Picard's first novel, Ransom for a Knight (1956), was historical fiction set in the 14th century. It features a 10-year-old girl, a knight's daughter, who hears of her father's death in Scotland and leaves her Sussex home to find the truth behind his disappearance. Illustrated by C. Walter Hodges, Ransom for a Knight was popular with girl readers who related to the spirited female heroine of the story. It earned her second Carnegie commendation but narrowly missed winning. The story of a missing or distant parent would be a recurring theme for Picard, mirroring her own childhood.

In 1965, seven more of her 1940s fairy tales were published by Harrap as The Goldfinch Garden. The last two saw the light in 1968. That same year, another historical novel set in the 14th century, One is One (1965) earned her third Carnegie commendation.

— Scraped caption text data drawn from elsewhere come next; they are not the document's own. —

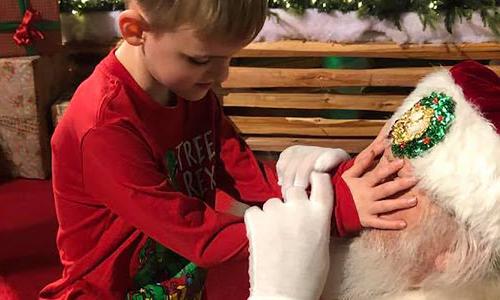 Matthew chạm vào mắt Ông già Noel để cảm nhận đôi mắt lấp lánh. Ảnh: FN.
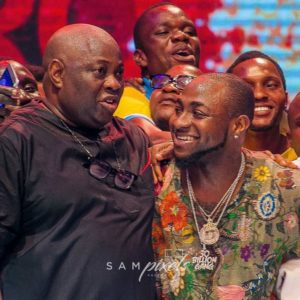 Season to Remember! Davido & Dele Momodu reconcile at Ovation Red Carol 2017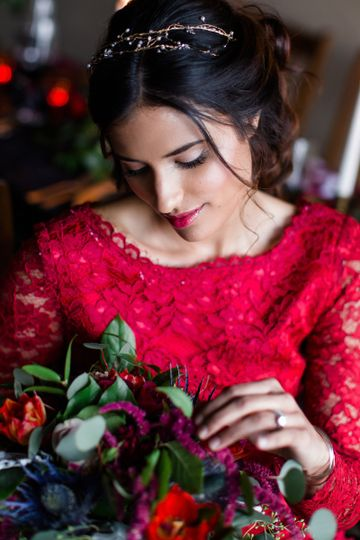 Dark and romantic bridal makeup artistry by Savannah Rae Beauty, featuring soft glowing skin and a...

Encyclopædia Britannica names Picard one of ten foremost members of a "new English school" of children's historical fiction, "stressing conscientious scholarship, realism, honesty, social awareness, and general disdain for mere swash and buckle, [which] produced work that completely eclipsed the rusty tradition of Marryat and George Alfred Henty."

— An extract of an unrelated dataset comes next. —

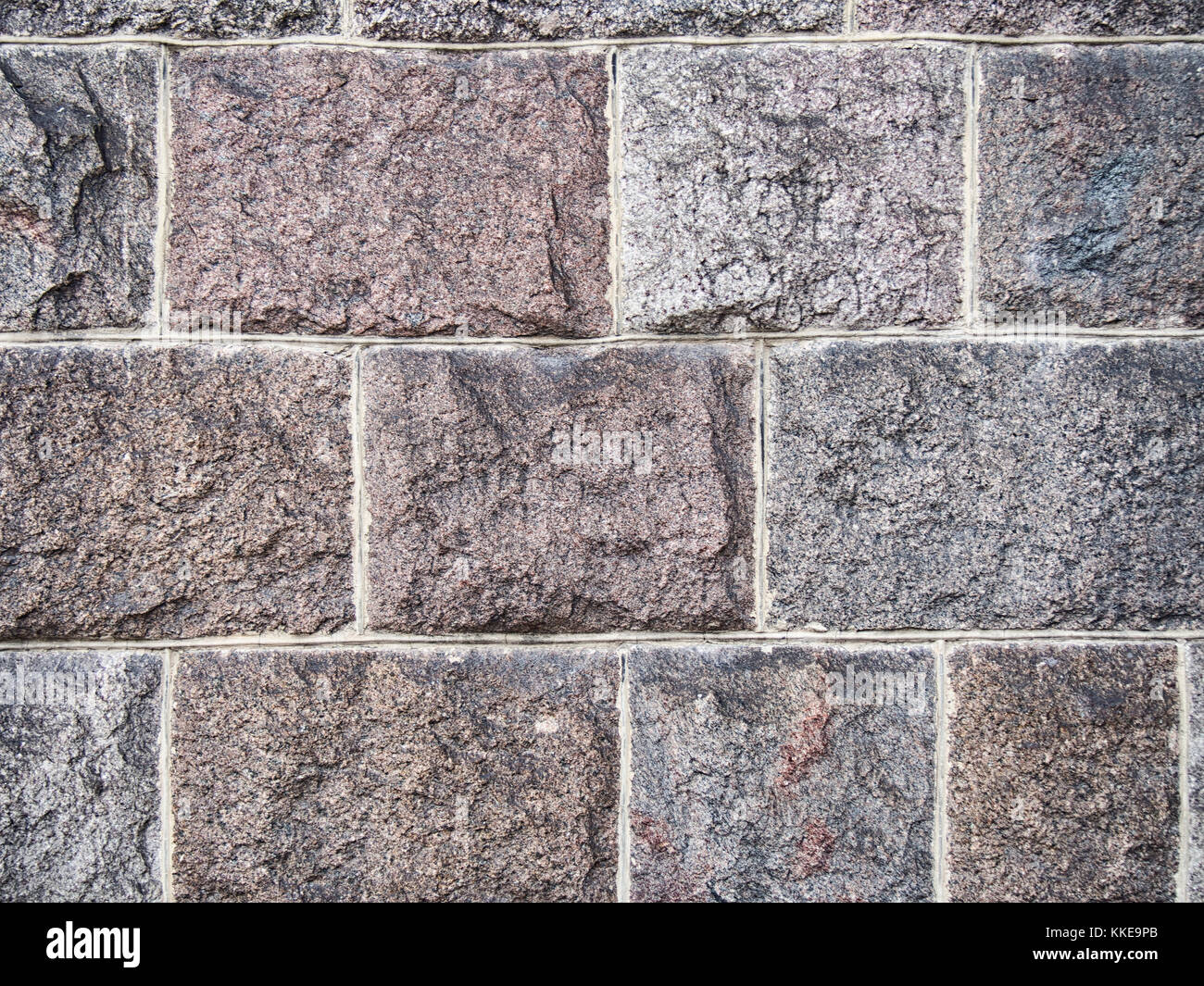 Granite masonry wall background - Stock Image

Late in her career Picard become increasingly solitary—a recluse, she admitted (see box). Her work came to be neglected and she was forced to raise £5,000 to see her final novel, The Deceivers, published in 1996.

==Books==

- The Mermaid and the Simpleton (Oxford, 1949), illustrated by Philip Gough —15 original fairy tales ‡
- The Faun and the Woodcutter's Daughter (Oxford, 1951), illus. Charles Stewart —14 original fairy tales ‡
- The Odyssey of Homer (1952), illus. Joan Kiddell-Monroe
- Tales of the Norse Gods and Heroes (1953), illus. Joan Kiddell-Monroe
- The Lady of the Linden Tree (Oxford, 1954), illus. Charles Stewart —12 original fairy tales ‡
- Stories of King Arthur and his Knights (1955), illus. Roy Morgan
- French Legends, Tales, and Fairy Stories (1955), illus. Joan Kiddell-Monroe
- Ransom for a Knight (1956), illus. C. Walter Hodges
- German Hero-Sagas and Folk-Tales (1958), illus. Joan Kiddell-Monroe
- The Iliad of Homer (1960), illus. Joan Kiddell-Monroe
- Tales of the British People (1961), illus. Eric Fraser
- The Tower and the Traitors (1961), illus. William Stobbs
- Lost John: A Young Outlaw in the Forest of Arden (1962), illus. Charles Keeping
- Hero-tales from the British Isles (1963), illus. John G. Galsworthy
- One is One (1965), illus. Victor Ambrus
- The Goldfinch Garden: Seven Tales (Harrap & Co, 1965), illus. Anne Linton —7 original fairy tales ‡
- Celtic tales: Legends of tall warriors & old enchantments (1965), illus. John G. Galsworthy
- The Young Pretenders (1966), illus. Victor Ambrus
- Twice Seven Tales (Kaye & Ward Ltd, 1968), illus. Victor Ambrus —The Lady of the Linden Tree plus two more original fairy tales ‡
- The Story of the Pandavas, retold from the Mahøabhøarata (1968), illus. Charles Stewart
- Tales of Ancient Persia, retold from the Shah-Nama of Firdausi (1972), illus. Victor Ambrus
- Three ancient Kings: Gilgamesh, Hrolf Kraki, Conary (1972), illus. Philip Gough

- Selected Fairy Tales (1994), illus. Julia Cobbold —16 of the 50 previously published original fairy tales ‡
- The Deceivers (1997)
- The Midsummer Bride (Oxford, 1999), illus. Alan Marks, a picture book edition of one story from Selected Fairy Tales ‡

‡ Fifty original fairy tales that Picard wrote in the 1940s were published in five volumes with four illustrators and three publishers, 1949 to 1968. Years later Oxford published Selected Fairy Tales, her 16 favourites of the 41 that had appeared in the three early Oxford volumes.